[[ Working data, beginning ]]

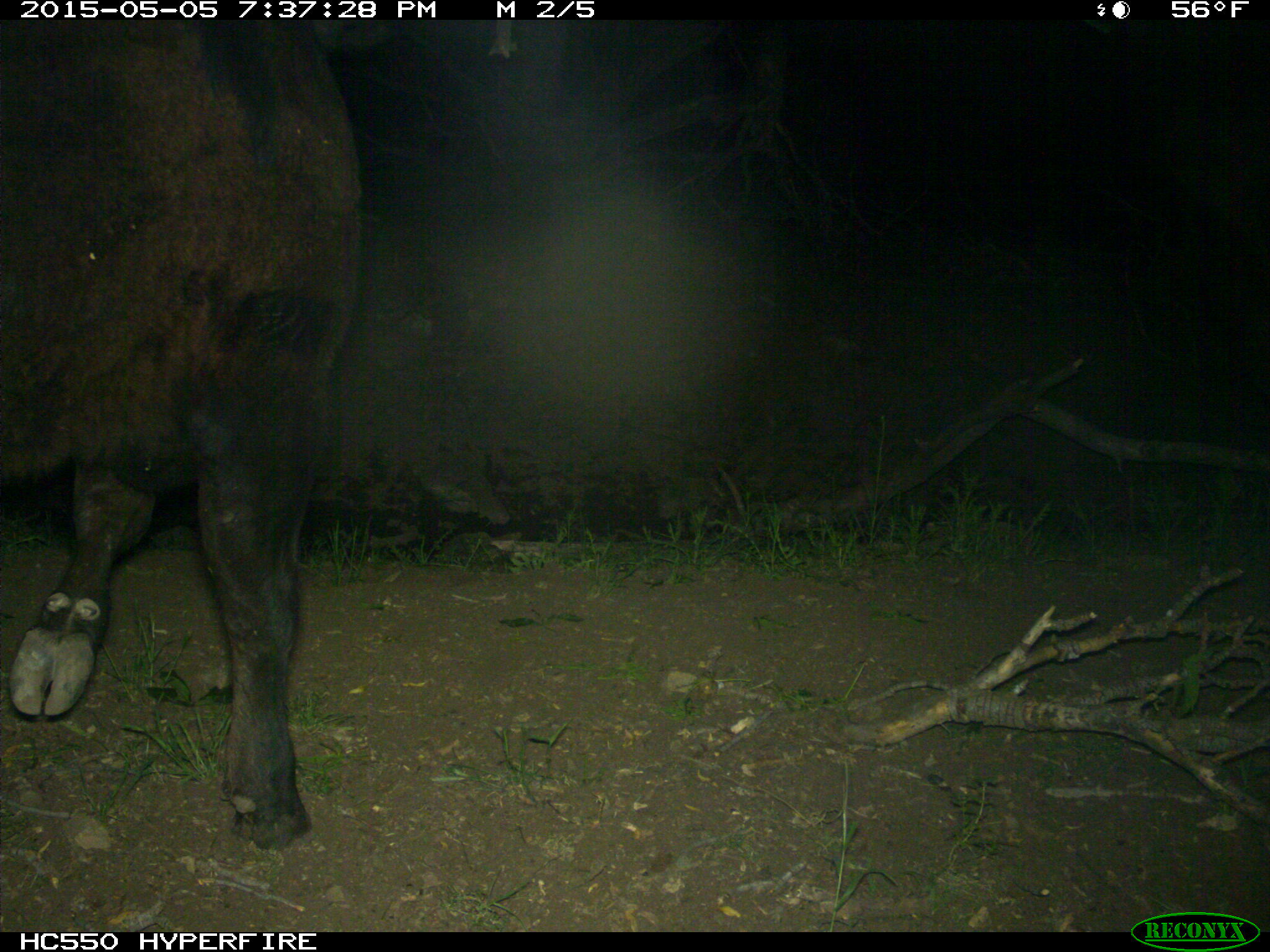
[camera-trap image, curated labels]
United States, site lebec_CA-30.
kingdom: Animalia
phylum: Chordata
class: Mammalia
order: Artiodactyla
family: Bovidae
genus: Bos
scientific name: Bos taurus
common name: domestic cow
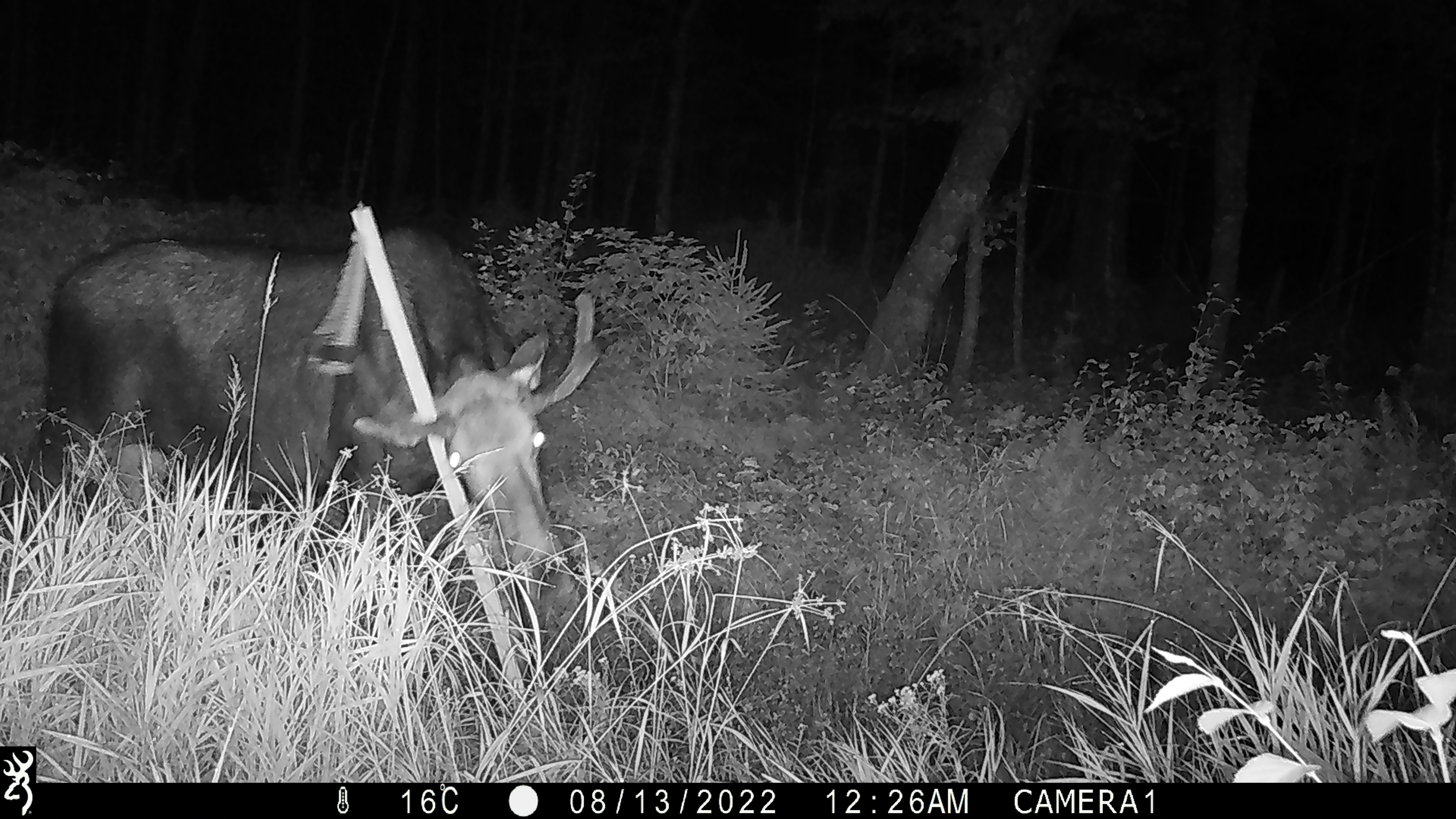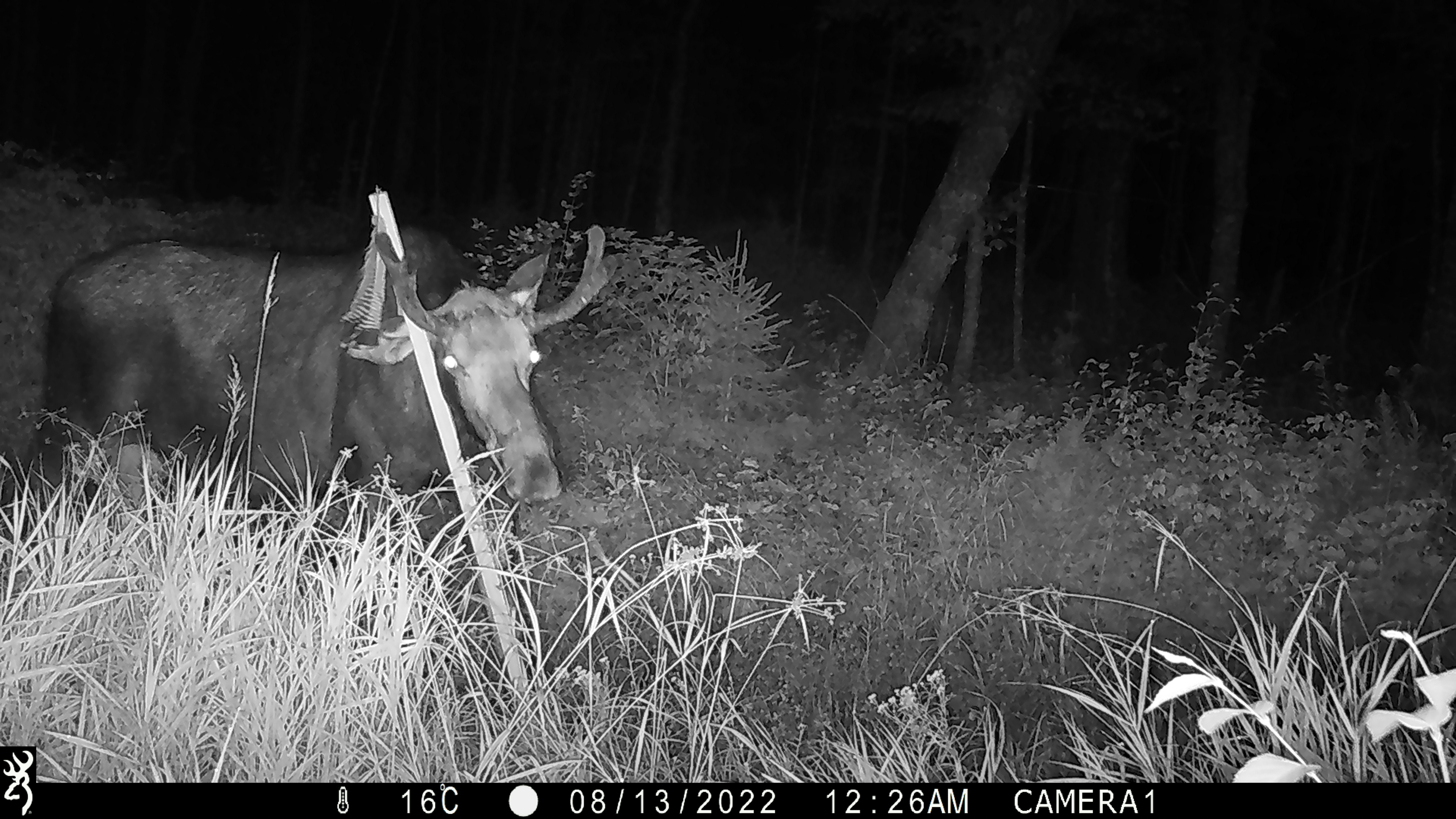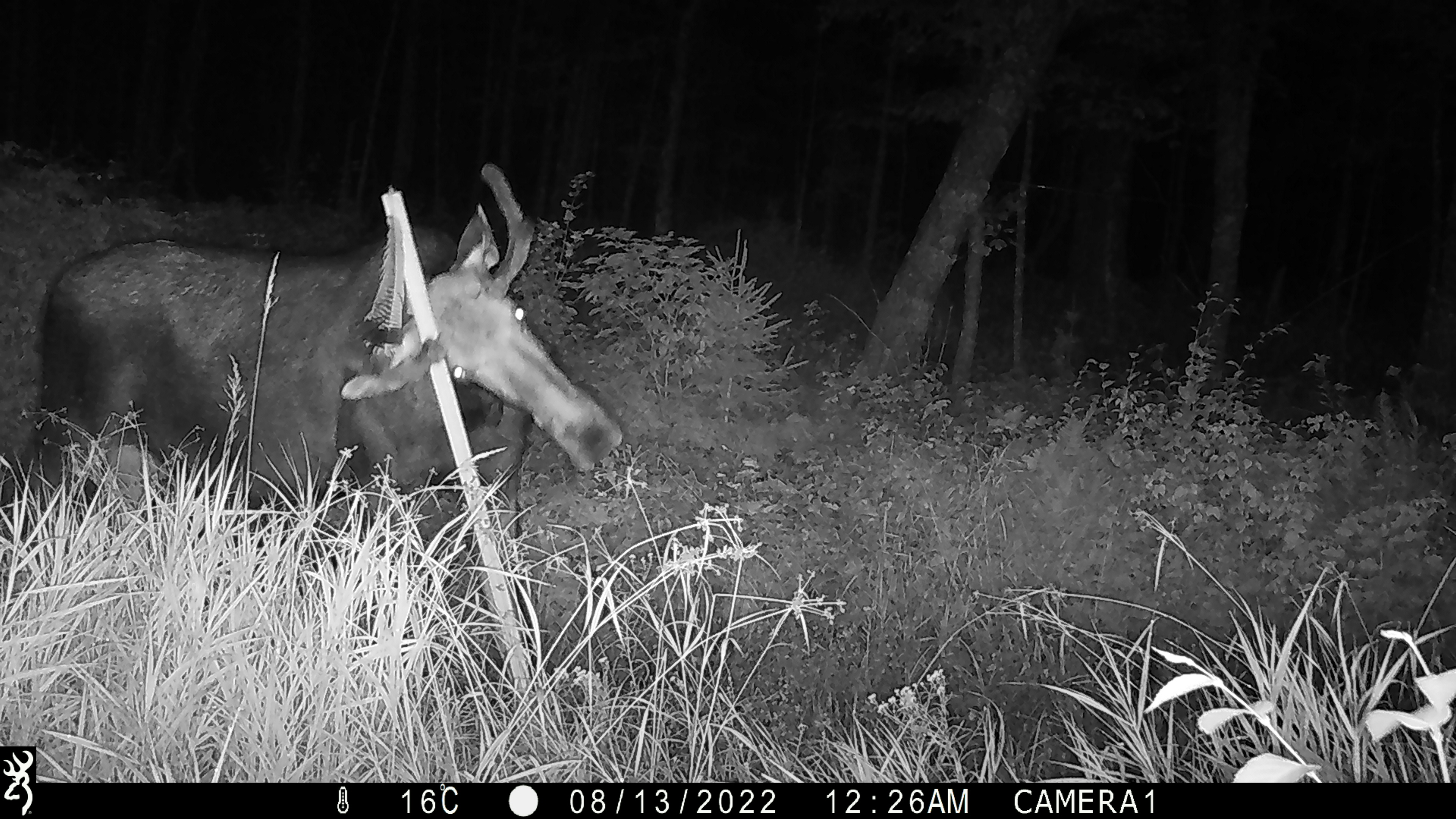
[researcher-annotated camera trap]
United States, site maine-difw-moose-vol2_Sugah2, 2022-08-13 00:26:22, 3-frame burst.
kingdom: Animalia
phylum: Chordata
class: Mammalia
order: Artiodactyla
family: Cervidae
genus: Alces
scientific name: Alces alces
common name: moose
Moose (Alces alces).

[[ Working data, end ]]

*What is needed:* An exact copy of the records above is wanted, with the pictures omitted.

*Written answer:*
[camera-trap image, curated labels]
United States, site lebec_CA-30.
kingdom: Animalia
phylum: Chordata
class: Mammalia
order: Artiodactyla
family: Bovidae
genus: Bos
scientific name: Bos taurus
common name: domestic cow
[researcher-annotated camera trap]
United States, site maine-difw-moose-vol2_Sugah2, 2022-08-13 00:26:22, 3-frame burst.
kingdom: Animalia
phylum: Chordata
class: Mammalia
order: Artiodactyla
family: Cervidae
genus: Alces
scientific name: Alces alces
common name: moose
Moose (Alces alces).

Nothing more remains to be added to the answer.